= What to produce =
The stretch from the line with "DFB Shuttle bringt" through the line with "wedding dresses / by Deanne Heaton" in the records below: write it out exactly, and nothing else.

= Material supplied =

◆ ◆ ◆ ◆

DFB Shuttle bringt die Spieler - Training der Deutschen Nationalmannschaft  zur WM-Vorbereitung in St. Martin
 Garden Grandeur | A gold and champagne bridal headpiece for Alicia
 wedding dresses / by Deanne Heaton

◆ ◆ ◆ ◆

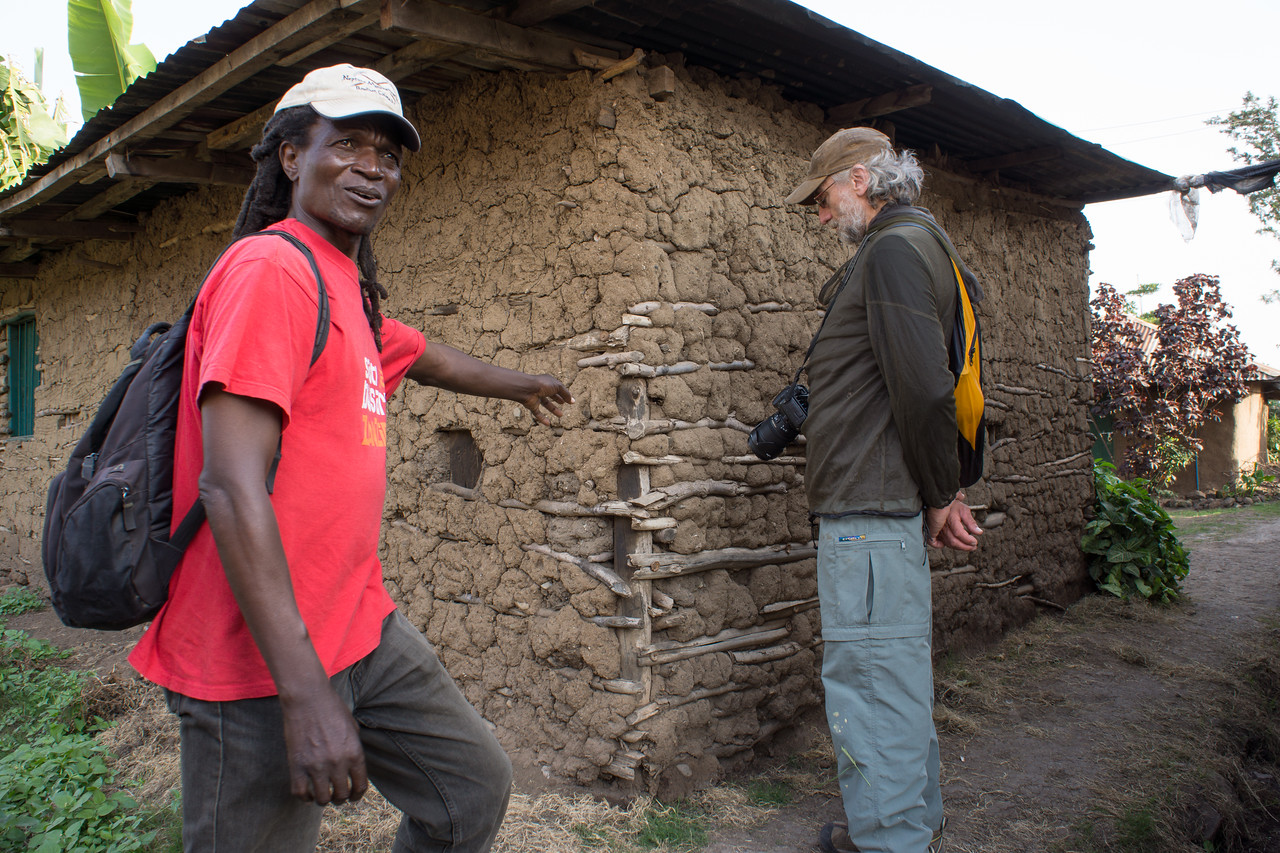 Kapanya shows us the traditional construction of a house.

◆ ◆ ◆ ◆

= Task response =
DFB Shuttle bringt die Spieler - Training der Deutschen Nationalmannschaft  zur WM-Vorbereitung in St. Martin
 Garden Grandeur | A gold and champagne bridal headpiece for Alicia
 wedding dresses / by Deanne Heaton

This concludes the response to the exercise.